(Full disclosure: As a professor with a bioethics background who teaches classes on theology and science, the logical and moral myopias actually make my head hurt. I’m getting another cup of tea.)
The framing device of Fauci-Jenkins as two sides of a Catholic education, with ND as the purveyor of practical wisdom, is effective rhetorically but also problematic.
“There are, however, questions that a scientists, speaking strictly as a scientist, cannot answer for us.”

Epistemologically true.

But Fauci’s role here is not to develop a vaccine himself, it is to educate/advise on epidemiology, including implications for institutions.
The principles of ND’s exercise in “practical wisdom” are fine. They are limited, myopic.
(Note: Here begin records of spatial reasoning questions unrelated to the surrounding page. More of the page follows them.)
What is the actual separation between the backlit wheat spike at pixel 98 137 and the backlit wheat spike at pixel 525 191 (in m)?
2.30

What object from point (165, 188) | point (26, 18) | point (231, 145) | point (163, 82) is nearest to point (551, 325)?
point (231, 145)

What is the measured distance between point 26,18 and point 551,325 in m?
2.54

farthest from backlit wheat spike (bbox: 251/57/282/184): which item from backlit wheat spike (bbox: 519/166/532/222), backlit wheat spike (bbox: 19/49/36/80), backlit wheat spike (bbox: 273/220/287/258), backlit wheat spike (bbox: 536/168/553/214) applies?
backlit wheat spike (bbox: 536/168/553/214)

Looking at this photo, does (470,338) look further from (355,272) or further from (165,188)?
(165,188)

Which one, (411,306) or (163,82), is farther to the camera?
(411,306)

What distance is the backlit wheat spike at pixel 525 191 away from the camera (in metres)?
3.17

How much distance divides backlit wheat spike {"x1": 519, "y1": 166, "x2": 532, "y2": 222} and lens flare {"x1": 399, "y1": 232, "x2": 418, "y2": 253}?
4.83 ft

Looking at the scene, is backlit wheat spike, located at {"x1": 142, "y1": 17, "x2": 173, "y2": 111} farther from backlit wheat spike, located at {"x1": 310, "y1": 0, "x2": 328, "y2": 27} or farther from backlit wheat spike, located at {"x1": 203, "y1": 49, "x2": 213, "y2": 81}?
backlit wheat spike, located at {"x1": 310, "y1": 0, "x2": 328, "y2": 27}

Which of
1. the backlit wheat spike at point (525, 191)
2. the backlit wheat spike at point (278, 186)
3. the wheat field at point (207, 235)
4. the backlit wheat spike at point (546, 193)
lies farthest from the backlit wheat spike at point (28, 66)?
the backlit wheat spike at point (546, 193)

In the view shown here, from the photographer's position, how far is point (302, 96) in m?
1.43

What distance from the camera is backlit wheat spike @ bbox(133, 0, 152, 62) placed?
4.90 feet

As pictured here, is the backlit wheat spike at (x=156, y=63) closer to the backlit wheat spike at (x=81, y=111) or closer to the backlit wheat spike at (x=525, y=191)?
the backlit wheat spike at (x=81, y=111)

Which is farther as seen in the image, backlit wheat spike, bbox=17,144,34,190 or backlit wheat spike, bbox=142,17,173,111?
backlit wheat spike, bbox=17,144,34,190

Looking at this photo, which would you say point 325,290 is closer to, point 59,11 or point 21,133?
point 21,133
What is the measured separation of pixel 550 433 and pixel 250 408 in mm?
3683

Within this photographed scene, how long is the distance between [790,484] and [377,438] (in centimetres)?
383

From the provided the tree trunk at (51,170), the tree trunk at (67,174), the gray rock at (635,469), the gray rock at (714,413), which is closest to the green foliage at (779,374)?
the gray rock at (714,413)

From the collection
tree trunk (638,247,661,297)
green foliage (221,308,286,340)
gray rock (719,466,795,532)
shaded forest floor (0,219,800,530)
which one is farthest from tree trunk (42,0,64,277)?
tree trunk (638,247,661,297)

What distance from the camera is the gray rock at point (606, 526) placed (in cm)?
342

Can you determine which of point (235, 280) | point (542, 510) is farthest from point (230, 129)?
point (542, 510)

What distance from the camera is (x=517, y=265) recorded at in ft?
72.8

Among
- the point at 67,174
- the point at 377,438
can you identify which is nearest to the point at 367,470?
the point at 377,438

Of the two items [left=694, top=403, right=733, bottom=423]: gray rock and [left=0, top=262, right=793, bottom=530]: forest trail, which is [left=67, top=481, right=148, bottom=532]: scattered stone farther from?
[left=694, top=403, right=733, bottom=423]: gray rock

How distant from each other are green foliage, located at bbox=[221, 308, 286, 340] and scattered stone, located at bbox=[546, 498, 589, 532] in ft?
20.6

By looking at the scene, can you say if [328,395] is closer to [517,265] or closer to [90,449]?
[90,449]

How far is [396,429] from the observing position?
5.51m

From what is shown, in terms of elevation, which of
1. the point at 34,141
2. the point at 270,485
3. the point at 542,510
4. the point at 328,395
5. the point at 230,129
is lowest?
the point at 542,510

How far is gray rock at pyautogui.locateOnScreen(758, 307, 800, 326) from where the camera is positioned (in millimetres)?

Most telling is what is NOT there:

- how vulnerable populations will be protected
- whether ND is going to make in-person teaching and working compulsory
- who is responsible for deaths?
Rhetorically/morally, I am irked at the slippery slope fallacy here:

Bc pandemics may be a new normal, “we” are justified in reopening now, else how would students be educated?

This does not justify a social experiment for mortal disease on a global, active-interchange campus.
Another slippage: “We” regularly take or impose “lethal risks” for social good.
- war
- medical providers
- driving is dangerous

Responsible moral discernment would engage the GAPS in those examples vis-a-vis #covid19. It would ask how the context of higher ed differs.
Real moral discernment would specify not just principles, but also what method of moral reasoning is being used.

Here, Notre Dame is tacitly consequentialist (net outcome is focus; value is w group benefit, not individual cost).

It’s not very Catholic. They should own it.
“I’d hope for wide agreement that the education of young people … is worth risking a good deal.”

Who risks? Who benefits? Who bears the burdens? You can’t talk about risk without this, or you perpetuate extant inequities/vulnerabilities, glossed by the pablum of euphemism.
And finally, Jenkins invokes the virtue of courage, a shout out to Aristotle’s golden mean (avoiding extremes of bravado or cowardice).

But moral discernment not finished. It must be ongoing, responsive to changing data + contexts, specific about risk…

Sadly, this is not.
Honestly, if you want a pandemic comparandum on “lethal risk” for higher ed context, it should be not soldiers and doctors but

- teachers and students who go to work in a gun-obsessed mass-shooting society

- living as a black man in racist society

End of rejoinders, for now.
(Also, forgive the typos. I’m not fully caffeinated, and my internal copyeditor hasn’t reported for work in months.)
In conclusion: I salute the work of higher ed admin in discerning ways forward in this complicated time. But as so many factors go into this, and the reasoning IS deeply moral, it’s incumbent on us to model it well and acknowledge what is being excluded from consideration.